MDA-MB-231 cells were treated with 5-fluorouracil (5-FU) in a dose-dependent manner for one hour. Whole cell lysates were separated by SDS-PAGE and immunoblotted with primary antibodies to p53, phospho-p38, and GAPDH. Each sample was normalized to its GAPDH protein. (A) Expression of p53 and pp38 protein. (B) The value of p53 protein levels. (C) The value of pp38 protein levels. N: negative control (no treatment with 5-FU or 5-FC), C: 5-FC treatment (5.0 μg/ml), U: 5-FU treatment (0.5, 1.0, and 5.0 μg/ml, from the left). Data are presented as the mean ± SD of three different experiments each performed in triplicate. *p < 0.05 vs. negative control.

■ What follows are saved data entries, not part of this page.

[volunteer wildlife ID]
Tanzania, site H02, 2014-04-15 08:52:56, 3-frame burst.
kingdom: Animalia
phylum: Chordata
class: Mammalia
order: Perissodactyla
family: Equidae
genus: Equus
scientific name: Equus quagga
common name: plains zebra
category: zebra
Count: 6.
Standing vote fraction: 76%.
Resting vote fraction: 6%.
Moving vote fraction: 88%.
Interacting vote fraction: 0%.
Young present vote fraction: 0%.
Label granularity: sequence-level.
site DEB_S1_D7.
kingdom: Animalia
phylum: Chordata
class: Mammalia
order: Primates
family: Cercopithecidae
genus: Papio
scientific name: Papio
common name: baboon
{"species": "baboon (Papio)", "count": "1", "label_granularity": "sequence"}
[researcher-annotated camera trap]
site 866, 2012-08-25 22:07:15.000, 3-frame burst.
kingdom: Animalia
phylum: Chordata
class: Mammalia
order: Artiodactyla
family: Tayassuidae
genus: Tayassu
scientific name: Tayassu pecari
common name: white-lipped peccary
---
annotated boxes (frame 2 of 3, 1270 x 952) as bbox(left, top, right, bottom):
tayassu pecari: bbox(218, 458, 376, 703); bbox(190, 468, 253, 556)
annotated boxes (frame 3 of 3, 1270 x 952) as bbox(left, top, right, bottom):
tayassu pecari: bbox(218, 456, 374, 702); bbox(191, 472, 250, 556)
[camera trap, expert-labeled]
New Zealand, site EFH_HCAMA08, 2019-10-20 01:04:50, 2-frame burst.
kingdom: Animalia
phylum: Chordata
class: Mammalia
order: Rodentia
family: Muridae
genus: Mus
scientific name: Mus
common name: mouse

Figure 8. Synergistic effect of 5-fluorouracil (5-FU) and human interferon-beta (IFN-β) for treating MDA-MB-231 cells

MDA-MB-231 cells were co-treated with 5-FU 1.0 μg/ml and IFN-β 500 Unit/ml for different lengths of time. Cell lysates were used for immunoblotting analysis and incubated with primary antibodies, BAX, p21 (Cip1/Waf1), p53, and phospho-p38. (A) Expression of BAX protein. (B) The relative value of BAX protein. (C) Expression of p21 (Cip1/Waf1) protein. (D) The relative value of p21 (Cip1/Waf1) protein. (E) Expression of p53 and pp38 protein. (F) The relative value of p53 and pp38 protein. N: negative control (no treatment with 5-FU or 5-FC), C: 5-FC treatment (1.0 μg/ml), U: 5-FU treatment (1.0 μg/ml), B: IFN-β treatment (500 Unit/ml), U + B (5-FU 1.0 μg/ml and IFN-β 500 Unit/ml co-treatment). Data are presented as the mean ± SD of three different experiments each performed in triplicate. *p < 0.05 vs. negative control. #p < 0.05 vs. 5-FU 0.5 μg/ml treated cells. $p < 0.05 vs. 5-FU 5.0 μg/ml treated cells.